I have done some work on this earlier, and I had gone the implementing an own OAuth server route. (I did read your decisions regarding using open source and commercial authorization servers). I implemented an OAuth 2.1 with PKCE / OIDC-oriented IdP with multi-tenant semantics (organization → hospital) baked into the model, including OAuth client registration/management and user registration tied to client_id (hospital/client context). Redis cache’s for replay protection and session management.

What I visualized was that each organization/hospital would have multiple clients. You can have patient-facing apps, a website/SPA, desktop applications for billing staff, service to service API’s (what you are proposing to implement first), etc
All frontend clients have Passkey and MFA support (OTP/TOTP)

I have implemented something similar for several clients - including the Redis cache (well, the AWS version of Redis), and there are some good libraries for supporting these standards, however I found there are always updates and various security vulnerabilities to keep on top of. Happily there are some good vendors in this space that provide mature services that focus only on this part of the architecture. It's a put all of your eggs in one basket and keep a close eye on the basket approach.

The authentication flows which are needed -

1. Web application/ SPA client – Has a separate BFF (Backend for frontend) server so that Access and refresh tokens are stored securely on the server-side within the BFF.
2. First Party Mobile App/Desktop Clients – uses the Authorization Challenge Endpoint with Sender constrained tokens with DpOP (demonstrating proof of possesion) and additionally device binding.
3. Service to Service API – uses Client credentials grant for confidential clients (RFC 6749) with additional mTLS support (RFC 8705)
4. SMART-on-FHIR - Essentially client-credentials with signed JWT assertions (system-to-system FHIR access).
5. Proposed flows

• Device Authorization Grant (“device code”)

For kiosks, TVs in waiting rooms, imaging consoles, ward tablets without full browser.

• CIBA (Backchannel auth)

For decoupled approvals (e.g., clinician approves on phone while action originates elsewhere).

This is a really good list. Starting with Service to Service API as this is the most urgent need, but I could see us tackling the others on this list as the demand for them is apparent.

Delegating token issuance to Keycloak/Okta/Entra makes a lot of sense, but many healthcare deployments still want an in-house authorization control plane for org/hospital membership, role assignment, department/group constraints, and audit governance — even if authentication is federated. Otherwise the operational pressure is to encode hospital semantics into IdP roles/groups, which tends to get brittle. Maybe Your AuthorizationPolicy + TenantResolver looks like exactly the right place to plug that in.

Hospitals make an org-level IT decision on their identity platform, and HFS just needs to plug into it. AuthorizationPolicy + TenantResolver for us are the parts that can do that.
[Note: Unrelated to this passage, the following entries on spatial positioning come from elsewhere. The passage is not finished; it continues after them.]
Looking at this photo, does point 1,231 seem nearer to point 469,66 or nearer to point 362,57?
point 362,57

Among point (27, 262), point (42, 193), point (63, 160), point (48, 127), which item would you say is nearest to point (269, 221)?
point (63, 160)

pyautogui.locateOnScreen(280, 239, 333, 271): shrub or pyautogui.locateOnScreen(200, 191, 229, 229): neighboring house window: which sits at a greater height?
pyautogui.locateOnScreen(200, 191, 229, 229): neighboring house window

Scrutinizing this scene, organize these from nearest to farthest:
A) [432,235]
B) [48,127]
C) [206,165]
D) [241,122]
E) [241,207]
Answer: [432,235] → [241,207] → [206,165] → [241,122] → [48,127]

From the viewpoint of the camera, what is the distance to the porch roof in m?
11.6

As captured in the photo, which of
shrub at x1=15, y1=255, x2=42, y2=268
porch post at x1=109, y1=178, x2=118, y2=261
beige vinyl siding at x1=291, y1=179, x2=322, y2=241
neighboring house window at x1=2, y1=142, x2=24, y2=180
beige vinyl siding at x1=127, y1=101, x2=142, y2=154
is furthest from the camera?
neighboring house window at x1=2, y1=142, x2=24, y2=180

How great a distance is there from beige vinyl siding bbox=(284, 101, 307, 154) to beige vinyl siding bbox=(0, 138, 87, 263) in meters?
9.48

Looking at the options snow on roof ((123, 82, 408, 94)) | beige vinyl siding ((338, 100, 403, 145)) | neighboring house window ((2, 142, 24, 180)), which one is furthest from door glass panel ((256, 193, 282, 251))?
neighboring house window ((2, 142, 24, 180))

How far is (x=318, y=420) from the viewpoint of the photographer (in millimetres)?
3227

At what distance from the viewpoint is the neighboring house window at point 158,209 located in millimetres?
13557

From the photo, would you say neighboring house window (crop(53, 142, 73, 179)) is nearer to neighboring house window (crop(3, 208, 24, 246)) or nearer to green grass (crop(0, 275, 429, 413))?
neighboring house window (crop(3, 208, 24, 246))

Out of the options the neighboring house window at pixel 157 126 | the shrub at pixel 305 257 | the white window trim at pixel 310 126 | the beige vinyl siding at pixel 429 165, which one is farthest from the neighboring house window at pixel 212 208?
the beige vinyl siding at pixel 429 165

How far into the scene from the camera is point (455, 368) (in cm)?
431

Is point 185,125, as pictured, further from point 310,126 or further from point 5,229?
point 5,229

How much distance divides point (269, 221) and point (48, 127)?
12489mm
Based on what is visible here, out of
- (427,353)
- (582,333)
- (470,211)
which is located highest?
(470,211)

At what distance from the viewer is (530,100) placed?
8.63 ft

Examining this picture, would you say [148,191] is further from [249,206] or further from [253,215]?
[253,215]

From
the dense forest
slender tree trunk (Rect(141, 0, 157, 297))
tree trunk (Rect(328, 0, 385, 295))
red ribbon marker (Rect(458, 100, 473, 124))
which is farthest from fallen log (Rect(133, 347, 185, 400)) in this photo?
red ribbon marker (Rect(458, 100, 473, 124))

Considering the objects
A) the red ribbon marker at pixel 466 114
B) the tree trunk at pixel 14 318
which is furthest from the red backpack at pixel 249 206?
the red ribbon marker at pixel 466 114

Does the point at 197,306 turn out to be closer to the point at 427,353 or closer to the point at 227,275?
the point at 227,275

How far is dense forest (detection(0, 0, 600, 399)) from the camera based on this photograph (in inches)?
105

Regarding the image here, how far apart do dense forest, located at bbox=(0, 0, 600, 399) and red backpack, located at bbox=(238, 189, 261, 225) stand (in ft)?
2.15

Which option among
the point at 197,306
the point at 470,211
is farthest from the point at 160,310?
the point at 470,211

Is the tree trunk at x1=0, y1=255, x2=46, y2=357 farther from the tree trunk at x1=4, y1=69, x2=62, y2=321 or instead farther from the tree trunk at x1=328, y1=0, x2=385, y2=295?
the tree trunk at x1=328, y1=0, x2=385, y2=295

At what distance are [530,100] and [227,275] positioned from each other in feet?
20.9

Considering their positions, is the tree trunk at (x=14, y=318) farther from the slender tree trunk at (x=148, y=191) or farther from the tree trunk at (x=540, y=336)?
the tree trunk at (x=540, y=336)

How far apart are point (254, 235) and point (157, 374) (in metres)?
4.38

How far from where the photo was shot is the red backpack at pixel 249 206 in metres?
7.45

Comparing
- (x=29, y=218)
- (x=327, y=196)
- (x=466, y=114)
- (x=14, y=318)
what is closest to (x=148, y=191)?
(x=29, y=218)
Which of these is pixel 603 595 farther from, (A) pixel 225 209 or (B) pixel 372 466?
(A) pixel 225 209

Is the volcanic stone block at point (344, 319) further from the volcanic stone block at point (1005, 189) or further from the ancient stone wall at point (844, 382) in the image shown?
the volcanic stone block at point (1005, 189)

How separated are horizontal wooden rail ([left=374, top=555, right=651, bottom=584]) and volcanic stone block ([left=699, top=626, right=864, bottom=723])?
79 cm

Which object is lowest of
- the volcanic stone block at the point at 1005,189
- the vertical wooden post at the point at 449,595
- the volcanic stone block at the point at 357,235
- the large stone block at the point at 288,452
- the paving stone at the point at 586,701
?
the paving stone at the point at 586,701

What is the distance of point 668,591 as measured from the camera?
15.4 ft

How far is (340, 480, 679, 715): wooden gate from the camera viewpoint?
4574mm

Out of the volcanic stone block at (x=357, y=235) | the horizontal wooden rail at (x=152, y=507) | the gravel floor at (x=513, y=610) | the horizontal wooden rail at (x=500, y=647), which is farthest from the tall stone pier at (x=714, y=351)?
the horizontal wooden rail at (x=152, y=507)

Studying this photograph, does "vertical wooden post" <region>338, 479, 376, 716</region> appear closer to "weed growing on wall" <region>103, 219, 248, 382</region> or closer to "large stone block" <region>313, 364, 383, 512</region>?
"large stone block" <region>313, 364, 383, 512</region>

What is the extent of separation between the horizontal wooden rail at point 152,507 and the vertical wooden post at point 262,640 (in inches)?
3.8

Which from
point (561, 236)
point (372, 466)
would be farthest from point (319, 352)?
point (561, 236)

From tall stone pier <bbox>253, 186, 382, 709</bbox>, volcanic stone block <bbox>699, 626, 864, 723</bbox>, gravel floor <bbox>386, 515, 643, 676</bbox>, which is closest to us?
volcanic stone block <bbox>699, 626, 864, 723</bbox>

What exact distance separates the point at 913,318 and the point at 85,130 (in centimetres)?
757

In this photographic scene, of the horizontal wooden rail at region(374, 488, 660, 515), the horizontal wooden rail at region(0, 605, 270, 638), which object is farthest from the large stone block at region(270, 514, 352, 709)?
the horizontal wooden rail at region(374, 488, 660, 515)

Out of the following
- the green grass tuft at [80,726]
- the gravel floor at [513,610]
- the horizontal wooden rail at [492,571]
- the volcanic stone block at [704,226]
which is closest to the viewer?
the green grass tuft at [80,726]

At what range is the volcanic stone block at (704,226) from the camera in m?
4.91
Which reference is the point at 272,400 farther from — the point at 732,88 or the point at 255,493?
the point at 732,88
Client registry “not in HFS” is fine — but healthcare still needs a registry somewhere, Not necessarily in HFS, but you still need a source of truth for:

• which clients map to which org/hospital(s)
• what compartment filters apply
• which AI agents are allowed to read which facilities

Yes - that source of truth belongs in the TenantResolver, which is responsible for mapping a validated client_id to its organizational context.